One can never have enough strawberries. They must be generously sprinkled with sugar and lavishly smothered in cream. Hopefully, as new research seems to promise, the strawberries themselves counterbalance any detrimental effects.
Fragaria vesca, commonly called wild strawberry or woodland strawberry, is a plant that grows naturally throughout the Northern Hemisphere. Other names include Alpine Strawberry, Fraises des Bois, and European Strawberry. In contrast, the garden strawberry, Fragaria x ananassa, is a hybrid species cultivated worldwide for its fruit, recognized by its unmistakable aroma, bright or dark red colour, luscious texture, and sublime sweetness.
The garden strawberry was first grown in Brittany, France, in the 1750s via a cross of Fragaria virginiana from eastern North America and Fragaria chiloensis, brought from Chile by the French military engineer, mathematician, spy and explorer Amédée-François Frézier in 1714. So it must have been the wild kind that Shakespeare meant when, in his play Richard III, Gloucester tells the Bishop of Ely: “My Lord of Ely, when I was last in Holborn, I saw good strawberries in your garden there. I do beseech you, send for some of them.”
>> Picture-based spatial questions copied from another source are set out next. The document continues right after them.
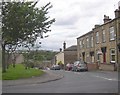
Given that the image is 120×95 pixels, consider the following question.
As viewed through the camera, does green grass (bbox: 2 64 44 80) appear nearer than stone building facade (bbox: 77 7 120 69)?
Yes

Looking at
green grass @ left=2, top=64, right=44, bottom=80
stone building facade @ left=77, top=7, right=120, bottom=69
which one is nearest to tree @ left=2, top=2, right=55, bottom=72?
green grass @ left=2, top=64, right=44, bottom=80

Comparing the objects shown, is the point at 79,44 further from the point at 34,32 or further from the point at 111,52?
the point at 34,32

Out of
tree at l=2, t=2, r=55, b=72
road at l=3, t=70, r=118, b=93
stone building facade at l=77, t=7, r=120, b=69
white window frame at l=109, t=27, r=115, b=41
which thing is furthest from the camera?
white window frame at l=109, t=27, r=115, b=41

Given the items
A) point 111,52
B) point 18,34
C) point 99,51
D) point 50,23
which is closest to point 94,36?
point 99,51

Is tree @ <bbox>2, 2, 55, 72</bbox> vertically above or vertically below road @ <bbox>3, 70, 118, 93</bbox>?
above

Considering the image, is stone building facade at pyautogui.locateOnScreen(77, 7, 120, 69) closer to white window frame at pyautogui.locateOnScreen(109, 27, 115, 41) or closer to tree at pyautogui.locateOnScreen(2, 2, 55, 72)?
white window frame at pyautogui.locateOnScreen(109, 27, 115, 41)

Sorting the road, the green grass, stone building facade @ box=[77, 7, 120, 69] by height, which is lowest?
the road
Shakespeare knew his onions. St Etheldreda’s Church is the former private chapel of the Bishops of Ely. It still stands in London and is the only surviving building from the reign of Edward I (1239–1307) though it was badly damaged during World War II. Etheldreda, a seventh-century queen and nun, was the saint in whose name Ely Cathedral was founded. The gardens of St Etheldreda’s Church were said to produce the finest strawberries in London and a Strawberry Fayre is still held there every June.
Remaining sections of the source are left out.